LIST OF TASKS:
1. From the devotional on Romans 6, write out the passage from "Changes of identity" up to and including "God and man.".
2. Answer these questions using the devotional on Romans 6:
(a) Which three people does it name as notable examples of the chameleon-like nature of modern identity?
(b) In which verse does Paul say we were buried with Christ through baptism into death?
(c) Until when was the baptism of infants universal among orthodox Christians?

Wednesday of Trinity 10 – Romans 6

| August 14, 2012 | 0 Comments More

Romans 6

Changes of identity fascinate us human beings.  It’s one of the reasons Dr. Jekyll and Mr. Hyde and multiple personality disorders (Three Faces of Eve; Sybil) intrigue us.  People like Michael Jackson, Madonna, and David Bowie are particularly notable examples of the chameleon-like nature of modern identity.  You’re all familiar with the gender and identity confusion that our culture is slouching towards, and now we also hear of the hybridization of human identity and computers or animals.

But the worst change in identity took place thousands of years ago when Adam and Eve were willing to scrap their identity as ones made in the image of God for ones made in their own image.  Thankfully, thankfully! God is in the business of giving us a new identity, which is that of Jesus Christ, both God and man.

St. Paul begins with the sad tale of how we were once children of God but have horribly mutated ourselves into children of wrath by nature.  We told God that we wanted to live for ourselves, and God let us do just that.  We are part of not the Addams family but something much more grotesque and twisted: Adam’s family – a tribe of selfish, cheating, lying, murdering cowards.

This is who we are and how we are born.  But God then offered us to be made His children again, by accepting the sacrifice of His Son so that we may live in His family once again and receive His blessing, so that He might take the sinful children of darkness and make us His children, children of light.

After being born into the Body of Christ, we learn to be disciples from other disciples by worshiping and living together in the Body of Christ as we crucify ourselves and put on Jesus Christ. 

God begins this work in baptism.  Paul says that we were buried with Christ through baptism into death (verse 4) and united together in the likeness of His death (verse 5).  But baptism was also considered by the early church to be equivalent to regeneration (rightly understood, and not in the modern sense of the word), a being born again, the time at which we are given a new Name and new identity, which is Jesus Christ Himself.  Through baptism, we are brought into a new relationship with God through Jesus Christ, to whom we have now been united.

The early church baptized infants, a practice continued from the Old Covenant and the circumcision of infants, and one that was universal among orthodox Christians until after the Reformation.  But there was no notion of baptism saving by itself, and the worship, doctrine, and discipline of the church were taken very seriously

After being born into the Body of Christ, we learn to be disciples from other disciples by worshiping and living together in the Body of Christ as we crucify ourselves and put on Jesus Christ.

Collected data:
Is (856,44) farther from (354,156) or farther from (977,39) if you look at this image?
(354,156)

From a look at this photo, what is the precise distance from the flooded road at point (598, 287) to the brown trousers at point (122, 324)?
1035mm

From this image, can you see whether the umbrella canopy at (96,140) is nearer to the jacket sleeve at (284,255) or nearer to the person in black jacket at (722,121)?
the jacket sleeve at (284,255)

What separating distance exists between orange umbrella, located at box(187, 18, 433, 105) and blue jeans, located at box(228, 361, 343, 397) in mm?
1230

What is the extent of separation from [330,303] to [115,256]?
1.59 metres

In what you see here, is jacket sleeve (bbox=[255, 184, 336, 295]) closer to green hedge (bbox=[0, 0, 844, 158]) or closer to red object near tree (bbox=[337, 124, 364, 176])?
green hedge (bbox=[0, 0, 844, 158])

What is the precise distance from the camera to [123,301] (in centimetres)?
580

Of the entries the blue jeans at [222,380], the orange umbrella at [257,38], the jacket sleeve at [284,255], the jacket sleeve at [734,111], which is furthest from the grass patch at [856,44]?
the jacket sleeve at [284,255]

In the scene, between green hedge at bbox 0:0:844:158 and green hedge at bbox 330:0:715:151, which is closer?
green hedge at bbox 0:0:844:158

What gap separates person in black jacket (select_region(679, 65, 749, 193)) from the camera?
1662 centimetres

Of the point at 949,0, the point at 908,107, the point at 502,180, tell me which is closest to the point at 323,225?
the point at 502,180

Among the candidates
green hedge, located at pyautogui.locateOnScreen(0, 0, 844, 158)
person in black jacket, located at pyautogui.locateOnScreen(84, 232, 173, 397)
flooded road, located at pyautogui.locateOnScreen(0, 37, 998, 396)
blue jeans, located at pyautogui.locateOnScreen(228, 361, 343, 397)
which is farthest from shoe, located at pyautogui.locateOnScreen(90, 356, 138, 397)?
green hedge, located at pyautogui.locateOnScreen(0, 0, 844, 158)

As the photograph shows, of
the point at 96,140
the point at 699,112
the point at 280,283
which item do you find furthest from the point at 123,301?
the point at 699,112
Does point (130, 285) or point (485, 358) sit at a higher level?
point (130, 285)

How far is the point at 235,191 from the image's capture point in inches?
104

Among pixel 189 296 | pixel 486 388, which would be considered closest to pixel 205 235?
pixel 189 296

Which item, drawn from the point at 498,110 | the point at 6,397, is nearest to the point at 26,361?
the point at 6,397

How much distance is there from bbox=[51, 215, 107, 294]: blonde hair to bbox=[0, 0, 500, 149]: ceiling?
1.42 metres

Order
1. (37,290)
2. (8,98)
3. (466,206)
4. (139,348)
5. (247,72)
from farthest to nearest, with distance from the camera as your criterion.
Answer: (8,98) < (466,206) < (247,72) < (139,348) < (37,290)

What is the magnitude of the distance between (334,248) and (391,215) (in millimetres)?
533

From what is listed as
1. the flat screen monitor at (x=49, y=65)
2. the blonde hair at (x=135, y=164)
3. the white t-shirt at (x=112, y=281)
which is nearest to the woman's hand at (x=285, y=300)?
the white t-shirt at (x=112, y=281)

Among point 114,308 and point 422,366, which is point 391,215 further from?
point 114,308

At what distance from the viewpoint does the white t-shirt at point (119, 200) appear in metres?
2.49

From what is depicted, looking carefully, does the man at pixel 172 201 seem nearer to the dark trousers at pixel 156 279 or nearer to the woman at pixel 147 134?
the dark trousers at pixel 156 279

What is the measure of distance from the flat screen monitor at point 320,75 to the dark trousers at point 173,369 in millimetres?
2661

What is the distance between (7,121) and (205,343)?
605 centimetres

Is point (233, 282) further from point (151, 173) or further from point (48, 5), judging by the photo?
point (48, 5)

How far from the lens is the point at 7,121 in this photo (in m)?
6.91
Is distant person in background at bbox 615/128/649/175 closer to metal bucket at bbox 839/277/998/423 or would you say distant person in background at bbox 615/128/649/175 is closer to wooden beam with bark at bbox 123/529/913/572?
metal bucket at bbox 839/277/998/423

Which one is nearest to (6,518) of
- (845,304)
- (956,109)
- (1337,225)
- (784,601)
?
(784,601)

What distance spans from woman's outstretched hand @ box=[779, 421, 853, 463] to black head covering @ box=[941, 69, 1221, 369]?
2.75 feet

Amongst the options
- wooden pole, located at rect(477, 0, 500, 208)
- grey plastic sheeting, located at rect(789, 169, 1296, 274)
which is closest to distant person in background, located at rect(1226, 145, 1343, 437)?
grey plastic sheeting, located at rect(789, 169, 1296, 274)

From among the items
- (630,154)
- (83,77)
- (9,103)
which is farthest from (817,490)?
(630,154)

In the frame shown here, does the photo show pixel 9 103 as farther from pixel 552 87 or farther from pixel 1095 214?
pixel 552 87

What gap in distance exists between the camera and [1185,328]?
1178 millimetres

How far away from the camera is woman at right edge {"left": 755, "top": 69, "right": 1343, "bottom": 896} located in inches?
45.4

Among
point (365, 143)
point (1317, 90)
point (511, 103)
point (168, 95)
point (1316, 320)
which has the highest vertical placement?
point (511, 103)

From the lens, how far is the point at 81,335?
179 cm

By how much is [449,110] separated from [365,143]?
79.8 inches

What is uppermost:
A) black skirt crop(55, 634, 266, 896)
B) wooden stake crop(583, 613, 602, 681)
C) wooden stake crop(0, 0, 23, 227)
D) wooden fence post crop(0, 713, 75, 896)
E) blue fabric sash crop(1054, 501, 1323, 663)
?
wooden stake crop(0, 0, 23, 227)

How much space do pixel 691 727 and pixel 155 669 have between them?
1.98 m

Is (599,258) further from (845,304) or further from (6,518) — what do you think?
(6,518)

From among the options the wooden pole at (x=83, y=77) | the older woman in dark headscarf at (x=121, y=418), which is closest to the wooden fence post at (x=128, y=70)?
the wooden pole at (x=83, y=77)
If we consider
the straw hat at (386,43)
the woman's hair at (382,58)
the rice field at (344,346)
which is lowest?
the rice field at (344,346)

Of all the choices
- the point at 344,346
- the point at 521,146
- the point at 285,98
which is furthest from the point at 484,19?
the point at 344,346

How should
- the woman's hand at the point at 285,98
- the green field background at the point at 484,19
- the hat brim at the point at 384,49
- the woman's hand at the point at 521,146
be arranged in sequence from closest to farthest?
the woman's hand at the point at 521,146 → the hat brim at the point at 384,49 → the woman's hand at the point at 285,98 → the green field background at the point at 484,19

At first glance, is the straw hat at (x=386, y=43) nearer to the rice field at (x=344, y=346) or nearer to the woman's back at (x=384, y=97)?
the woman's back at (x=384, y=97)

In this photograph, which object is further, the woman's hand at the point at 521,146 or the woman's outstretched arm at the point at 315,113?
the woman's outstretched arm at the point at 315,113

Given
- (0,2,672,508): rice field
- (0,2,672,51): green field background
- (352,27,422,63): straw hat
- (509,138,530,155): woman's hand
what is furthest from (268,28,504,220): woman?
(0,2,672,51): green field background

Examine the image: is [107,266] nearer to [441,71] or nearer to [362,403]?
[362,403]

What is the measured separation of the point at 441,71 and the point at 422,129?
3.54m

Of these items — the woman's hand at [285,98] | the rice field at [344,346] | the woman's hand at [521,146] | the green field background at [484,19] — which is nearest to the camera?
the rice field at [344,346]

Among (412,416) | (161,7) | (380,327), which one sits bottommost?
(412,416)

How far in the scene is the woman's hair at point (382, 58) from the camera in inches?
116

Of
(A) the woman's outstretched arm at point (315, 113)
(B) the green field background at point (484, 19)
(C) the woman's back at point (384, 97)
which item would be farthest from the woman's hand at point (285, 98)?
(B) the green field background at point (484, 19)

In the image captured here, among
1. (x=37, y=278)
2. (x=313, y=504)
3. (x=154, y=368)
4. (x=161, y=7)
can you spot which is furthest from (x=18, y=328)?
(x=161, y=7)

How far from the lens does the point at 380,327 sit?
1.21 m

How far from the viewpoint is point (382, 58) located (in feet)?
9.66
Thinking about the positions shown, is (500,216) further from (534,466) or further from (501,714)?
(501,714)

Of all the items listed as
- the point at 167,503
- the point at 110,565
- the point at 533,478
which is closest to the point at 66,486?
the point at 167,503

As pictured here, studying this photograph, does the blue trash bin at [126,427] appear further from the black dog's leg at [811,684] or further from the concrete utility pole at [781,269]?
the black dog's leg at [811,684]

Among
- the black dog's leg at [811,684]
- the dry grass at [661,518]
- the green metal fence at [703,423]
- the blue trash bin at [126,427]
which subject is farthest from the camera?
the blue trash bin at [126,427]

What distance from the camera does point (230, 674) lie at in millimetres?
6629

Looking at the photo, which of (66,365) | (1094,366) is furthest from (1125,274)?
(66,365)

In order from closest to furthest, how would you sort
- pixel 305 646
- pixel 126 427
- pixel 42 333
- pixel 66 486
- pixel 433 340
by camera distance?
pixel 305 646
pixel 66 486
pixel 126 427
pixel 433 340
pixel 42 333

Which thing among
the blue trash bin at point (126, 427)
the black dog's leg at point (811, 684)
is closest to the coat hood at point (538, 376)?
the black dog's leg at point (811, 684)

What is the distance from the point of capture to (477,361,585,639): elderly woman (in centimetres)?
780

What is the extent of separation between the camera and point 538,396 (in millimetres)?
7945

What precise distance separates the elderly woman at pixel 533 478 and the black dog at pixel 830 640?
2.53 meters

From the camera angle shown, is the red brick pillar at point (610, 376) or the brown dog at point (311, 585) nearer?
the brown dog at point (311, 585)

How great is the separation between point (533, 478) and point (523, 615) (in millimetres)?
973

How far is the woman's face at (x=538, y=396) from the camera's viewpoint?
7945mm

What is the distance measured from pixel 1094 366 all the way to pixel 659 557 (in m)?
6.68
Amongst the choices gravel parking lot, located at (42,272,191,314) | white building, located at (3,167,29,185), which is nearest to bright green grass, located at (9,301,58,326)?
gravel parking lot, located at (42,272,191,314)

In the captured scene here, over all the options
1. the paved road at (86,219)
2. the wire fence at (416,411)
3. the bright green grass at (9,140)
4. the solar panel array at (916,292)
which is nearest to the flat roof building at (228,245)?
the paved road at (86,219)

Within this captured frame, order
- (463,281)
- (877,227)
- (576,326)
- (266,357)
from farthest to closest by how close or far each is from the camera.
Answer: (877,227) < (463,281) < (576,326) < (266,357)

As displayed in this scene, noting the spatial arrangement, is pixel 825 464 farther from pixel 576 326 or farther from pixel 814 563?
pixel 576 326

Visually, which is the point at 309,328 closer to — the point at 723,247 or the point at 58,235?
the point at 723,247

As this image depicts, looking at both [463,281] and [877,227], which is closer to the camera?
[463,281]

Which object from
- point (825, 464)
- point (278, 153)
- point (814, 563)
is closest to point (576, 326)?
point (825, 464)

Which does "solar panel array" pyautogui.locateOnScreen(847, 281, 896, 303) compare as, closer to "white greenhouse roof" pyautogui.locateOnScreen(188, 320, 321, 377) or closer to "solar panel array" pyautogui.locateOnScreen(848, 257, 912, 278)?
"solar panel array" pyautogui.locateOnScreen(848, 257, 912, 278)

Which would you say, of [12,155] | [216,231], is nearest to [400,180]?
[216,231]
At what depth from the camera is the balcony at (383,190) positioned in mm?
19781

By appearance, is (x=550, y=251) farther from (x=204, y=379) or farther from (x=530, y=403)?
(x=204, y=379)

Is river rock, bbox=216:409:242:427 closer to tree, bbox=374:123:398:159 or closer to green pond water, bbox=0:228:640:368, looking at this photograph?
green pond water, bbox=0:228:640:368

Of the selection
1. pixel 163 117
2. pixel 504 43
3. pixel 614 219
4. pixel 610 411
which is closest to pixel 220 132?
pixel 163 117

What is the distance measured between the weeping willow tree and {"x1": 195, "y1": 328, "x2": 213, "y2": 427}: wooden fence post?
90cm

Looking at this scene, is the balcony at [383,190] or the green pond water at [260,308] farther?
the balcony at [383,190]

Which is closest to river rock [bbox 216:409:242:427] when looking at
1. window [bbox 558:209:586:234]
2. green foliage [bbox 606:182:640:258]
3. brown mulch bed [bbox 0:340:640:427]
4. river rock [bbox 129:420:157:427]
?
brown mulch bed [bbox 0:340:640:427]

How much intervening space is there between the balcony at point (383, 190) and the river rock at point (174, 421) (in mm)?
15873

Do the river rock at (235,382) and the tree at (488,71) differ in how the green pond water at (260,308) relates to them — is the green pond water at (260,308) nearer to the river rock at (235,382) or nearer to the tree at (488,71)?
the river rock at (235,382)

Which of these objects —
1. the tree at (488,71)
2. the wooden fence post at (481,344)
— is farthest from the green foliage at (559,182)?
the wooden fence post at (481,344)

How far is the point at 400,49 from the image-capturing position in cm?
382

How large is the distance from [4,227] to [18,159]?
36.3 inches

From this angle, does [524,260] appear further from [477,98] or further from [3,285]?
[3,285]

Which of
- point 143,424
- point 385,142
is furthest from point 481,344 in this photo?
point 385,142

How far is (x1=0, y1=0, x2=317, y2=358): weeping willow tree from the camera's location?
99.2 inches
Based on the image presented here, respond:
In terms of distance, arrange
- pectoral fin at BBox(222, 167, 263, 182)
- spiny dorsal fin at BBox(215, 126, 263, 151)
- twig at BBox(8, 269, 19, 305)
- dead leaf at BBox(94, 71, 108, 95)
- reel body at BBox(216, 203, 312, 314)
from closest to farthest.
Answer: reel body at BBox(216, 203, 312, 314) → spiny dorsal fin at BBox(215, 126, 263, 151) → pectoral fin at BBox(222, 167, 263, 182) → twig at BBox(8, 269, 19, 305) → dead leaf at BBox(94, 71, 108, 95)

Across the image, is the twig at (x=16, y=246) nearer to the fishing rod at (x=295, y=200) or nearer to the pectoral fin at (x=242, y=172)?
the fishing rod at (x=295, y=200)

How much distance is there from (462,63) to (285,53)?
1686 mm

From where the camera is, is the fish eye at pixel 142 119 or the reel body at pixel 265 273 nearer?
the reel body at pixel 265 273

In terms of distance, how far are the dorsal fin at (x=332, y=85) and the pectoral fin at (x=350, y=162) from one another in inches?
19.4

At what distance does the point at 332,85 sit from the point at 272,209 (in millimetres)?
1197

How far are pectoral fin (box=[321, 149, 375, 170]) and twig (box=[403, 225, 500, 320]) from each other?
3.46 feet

COMPLETE ANSWERS:
1.
Changes of identity fascinate us human beings.  It’s one of the reasons Dr. Jekyll and Mr. Hyde and multiple personality disorders (Three Faces of Eve; Sybil) intrigue us.  People like Michael Jackson, Madonna, and David Bowie are particularly notable examples of the chameleon-like nature of modern identity.  You’re all familiar with the gender and identity confusion that our culture is slouching towards, and now we also hear of the hybridization of human identity and computers or animals.

But the worst change in identity took place thousands of years ago when Adam and Eve were willing to scrap their identity as ones made in the image of God for ones made in their own image.  Thankfully, thankfully! God is in the business of giving us a new identity, which is that of Jesus Christ, both God and man.

2.
(a) Michael Jackson, Madonna, and David Bowie.
(b) Verse 4.
(c) Until after the Reformation.